**DOCUMENT PASSAGE:**
‘A dead shark, dead rays, dead fish, dead cuttlefish': The toxic algal bloom is spreading
An outbreak of the microalgae, Karenia mikimotoi, has sucked all the oxygen from the water, killing fish, marine mammals, invertebrates, seaweed and sea grasses.
Great Southern Reef Foundation co-founder Stefan Andrews said great swaths of the ocean are giant dead zones with neon-green water and floating carcasses, with at least 450 marine species affected in the past month, according to citizen science reports.
'What's really disturbing when you're underwater is you see all these fish and everything that have died on the bottom, but there are no decomposers, no crabs and molluscs that usually you would find on dead fish carcasses eating away and recycling those nutrients,' Andrews said.
'There's just this gross, slimy mould, a sort of slime, that's forming over those fish and the algae itself will feed on, engulfing the decomposing fish that have already suffered and died from the algae bloom, so it's further fuelling itself through the dead things, which just really shocking to see.'
In March, Andrews started hearing reports from friends on the Fleurieu Peninsula of rare fish washing up on the beach, and there were credible reports the algal bloom extended as far south as the Victorian border. By early July it stretched into urban areas around Adelaide and into the Spencer Gulf, and Andrews said there were fears it could disrupt the winter cuttlefish aggregation for winter egg laying near Whyalla.

**TASK INSTRUCTIONS:**
1 > List the dead creatures named in the headline of the algal bloom article.
2 > Continue the article on the toxic algal bloom, starting after its last paragraph.

**EXERCISE DATA:**
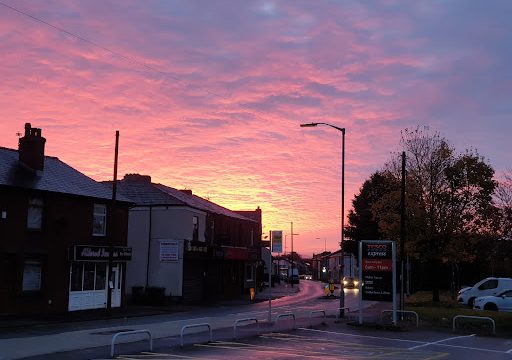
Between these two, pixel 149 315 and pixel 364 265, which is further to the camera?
pixel 149 315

**ANSWERS PER TASK:**
1 > shark, rays, fish, cuttlefish

2 >
'There was a lot of hope that as water temperature would drop, then that would stop the harmful algal bloom spreading, but that hasn't been the case,' Andrews said. 'They were also saying storms might break it up but hasn't been the case. The water doesn't get any colder now, so the experts are predicting it's not going away this winter and might be around for some time.'
Environment Minister Murray Watt has said the event was occurring only in state waters, but the federal government would consider a request for assistance from the state government. He is in Adelaide but an announcement is yet to be made.